War is an evil thing, but to submit to the dictation of other states is worse… Freedom, if we hold fast to it, will ultimately restore our losses, but submission will mean permanent loss of all that we value… To you who call yourselves men of peace, I say: You are not safe unless you have men of action on your side.

Thucydides

Once we have lived through the rapid changes that are now marking our transition from the third to the fourth phase of history, from a period of diversification to one of unification, we shall be squarely faced with a number of serious problems…

It has been shown by many social experiments that man cannot control every facet of life. All we can do is to try to isolate the factors that are the keys to the entire structure, and to work on them. These are basically: the conservation of natural resources; power-production; population-control; the full utilization of brainpower; and education. The details of the social structure will fall into place automatically as the end product of all these forces; as they always have done…

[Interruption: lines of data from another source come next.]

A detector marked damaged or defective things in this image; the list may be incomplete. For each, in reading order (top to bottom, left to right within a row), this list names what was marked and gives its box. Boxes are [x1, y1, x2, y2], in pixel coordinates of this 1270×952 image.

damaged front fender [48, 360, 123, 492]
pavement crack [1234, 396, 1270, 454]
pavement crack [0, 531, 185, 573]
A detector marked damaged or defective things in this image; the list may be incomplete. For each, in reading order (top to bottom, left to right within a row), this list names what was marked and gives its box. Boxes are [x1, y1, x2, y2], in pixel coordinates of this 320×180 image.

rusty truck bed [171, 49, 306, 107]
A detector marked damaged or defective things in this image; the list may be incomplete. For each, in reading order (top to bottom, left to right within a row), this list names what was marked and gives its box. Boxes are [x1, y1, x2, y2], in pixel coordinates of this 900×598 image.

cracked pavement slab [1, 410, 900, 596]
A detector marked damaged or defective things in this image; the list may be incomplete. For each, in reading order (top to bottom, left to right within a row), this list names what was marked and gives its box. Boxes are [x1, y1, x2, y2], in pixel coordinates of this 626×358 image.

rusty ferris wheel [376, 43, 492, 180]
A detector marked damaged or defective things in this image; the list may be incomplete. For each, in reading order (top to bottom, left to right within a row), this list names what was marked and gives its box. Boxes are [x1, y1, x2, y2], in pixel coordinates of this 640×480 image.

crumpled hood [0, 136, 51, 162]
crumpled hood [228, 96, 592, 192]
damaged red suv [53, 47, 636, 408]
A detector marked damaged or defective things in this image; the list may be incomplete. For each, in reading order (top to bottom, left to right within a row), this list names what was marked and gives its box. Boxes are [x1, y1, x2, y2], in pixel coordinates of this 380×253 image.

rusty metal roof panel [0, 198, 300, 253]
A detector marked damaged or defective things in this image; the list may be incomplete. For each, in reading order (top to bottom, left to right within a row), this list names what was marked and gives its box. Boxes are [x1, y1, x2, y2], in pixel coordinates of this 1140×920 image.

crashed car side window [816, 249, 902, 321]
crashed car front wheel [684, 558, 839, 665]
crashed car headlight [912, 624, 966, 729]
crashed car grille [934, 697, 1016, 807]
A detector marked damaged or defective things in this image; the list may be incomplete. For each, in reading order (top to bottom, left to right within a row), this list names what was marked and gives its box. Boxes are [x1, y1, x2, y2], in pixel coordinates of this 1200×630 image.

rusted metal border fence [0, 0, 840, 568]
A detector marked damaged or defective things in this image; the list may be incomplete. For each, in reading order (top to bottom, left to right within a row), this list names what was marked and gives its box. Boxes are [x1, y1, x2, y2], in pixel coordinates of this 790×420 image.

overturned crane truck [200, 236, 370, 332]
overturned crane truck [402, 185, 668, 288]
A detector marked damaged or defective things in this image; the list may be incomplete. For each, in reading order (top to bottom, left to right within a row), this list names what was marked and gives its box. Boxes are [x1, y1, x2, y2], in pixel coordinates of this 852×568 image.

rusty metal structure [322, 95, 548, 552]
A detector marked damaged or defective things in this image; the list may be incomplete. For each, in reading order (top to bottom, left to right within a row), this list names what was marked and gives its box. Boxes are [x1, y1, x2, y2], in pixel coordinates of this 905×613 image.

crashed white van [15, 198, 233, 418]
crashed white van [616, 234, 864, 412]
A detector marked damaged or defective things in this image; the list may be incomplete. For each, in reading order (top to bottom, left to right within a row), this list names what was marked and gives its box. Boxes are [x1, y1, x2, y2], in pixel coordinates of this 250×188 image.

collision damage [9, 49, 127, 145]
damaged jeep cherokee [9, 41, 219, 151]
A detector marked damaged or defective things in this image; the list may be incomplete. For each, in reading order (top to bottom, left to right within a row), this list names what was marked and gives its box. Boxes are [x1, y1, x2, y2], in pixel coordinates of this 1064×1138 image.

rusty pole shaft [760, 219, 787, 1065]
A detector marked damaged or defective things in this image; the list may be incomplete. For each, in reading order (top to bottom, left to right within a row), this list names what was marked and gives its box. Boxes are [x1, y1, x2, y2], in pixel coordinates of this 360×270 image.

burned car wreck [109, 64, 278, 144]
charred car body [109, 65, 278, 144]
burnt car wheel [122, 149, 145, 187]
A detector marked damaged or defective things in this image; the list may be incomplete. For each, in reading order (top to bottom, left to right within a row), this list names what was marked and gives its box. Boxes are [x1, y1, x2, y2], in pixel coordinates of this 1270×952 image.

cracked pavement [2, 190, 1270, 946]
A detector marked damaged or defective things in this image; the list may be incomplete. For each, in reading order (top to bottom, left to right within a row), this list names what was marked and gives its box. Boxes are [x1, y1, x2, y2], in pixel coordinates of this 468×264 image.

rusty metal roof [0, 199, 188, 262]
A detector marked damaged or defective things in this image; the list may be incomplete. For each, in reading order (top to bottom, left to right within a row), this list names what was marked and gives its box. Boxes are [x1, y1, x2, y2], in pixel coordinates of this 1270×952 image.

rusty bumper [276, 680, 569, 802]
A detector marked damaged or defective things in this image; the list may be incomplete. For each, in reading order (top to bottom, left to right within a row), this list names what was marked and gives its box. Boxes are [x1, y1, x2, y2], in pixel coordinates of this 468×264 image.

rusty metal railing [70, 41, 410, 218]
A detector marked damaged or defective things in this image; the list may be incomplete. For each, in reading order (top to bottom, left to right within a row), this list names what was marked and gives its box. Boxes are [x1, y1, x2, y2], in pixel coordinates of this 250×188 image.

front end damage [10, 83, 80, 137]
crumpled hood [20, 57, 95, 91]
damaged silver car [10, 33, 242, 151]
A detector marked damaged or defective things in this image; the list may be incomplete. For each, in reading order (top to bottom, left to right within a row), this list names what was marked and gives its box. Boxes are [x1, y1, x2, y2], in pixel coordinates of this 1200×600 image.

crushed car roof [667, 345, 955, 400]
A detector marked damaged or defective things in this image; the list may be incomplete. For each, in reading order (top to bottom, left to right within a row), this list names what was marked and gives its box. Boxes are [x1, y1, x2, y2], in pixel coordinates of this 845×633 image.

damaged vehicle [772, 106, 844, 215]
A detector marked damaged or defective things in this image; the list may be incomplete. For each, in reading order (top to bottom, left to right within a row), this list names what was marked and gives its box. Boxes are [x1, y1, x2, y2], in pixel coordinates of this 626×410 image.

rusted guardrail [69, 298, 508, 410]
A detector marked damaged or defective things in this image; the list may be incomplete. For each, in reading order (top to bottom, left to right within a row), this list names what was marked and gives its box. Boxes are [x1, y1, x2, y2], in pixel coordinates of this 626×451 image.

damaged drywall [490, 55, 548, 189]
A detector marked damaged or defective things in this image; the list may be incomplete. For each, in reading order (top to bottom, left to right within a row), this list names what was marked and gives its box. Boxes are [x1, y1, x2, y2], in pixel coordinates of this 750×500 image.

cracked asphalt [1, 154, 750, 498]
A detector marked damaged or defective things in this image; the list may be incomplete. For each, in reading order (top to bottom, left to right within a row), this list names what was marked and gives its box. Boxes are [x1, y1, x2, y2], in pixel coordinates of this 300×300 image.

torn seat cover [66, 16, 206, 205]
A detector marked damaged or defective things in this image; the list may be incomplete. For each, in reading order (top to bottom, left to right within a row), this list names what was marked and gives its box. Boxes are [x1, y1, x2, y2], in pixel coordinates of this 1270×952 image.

Political unification of the world is not the first necessary step. By the time it has become possible without turmoil, it will also have become unnecessary.

Carleton S. Coon

PROLOGUE: MOONBASE CONTROL CENTER

“L-1’s out.”

The chief communications technician looked up sharply from her keyboard. “Try the backup.”

“Already did,” said the man at the console beside her. “No joy. Every frequency’s dead.”

The third comm tech, seated at the console on the chief’s other side, tapped one keypad after another. His display screen showed nothing but streaks of meaningless hash.

“They did it,” he confirmed. “They pulled the plug.”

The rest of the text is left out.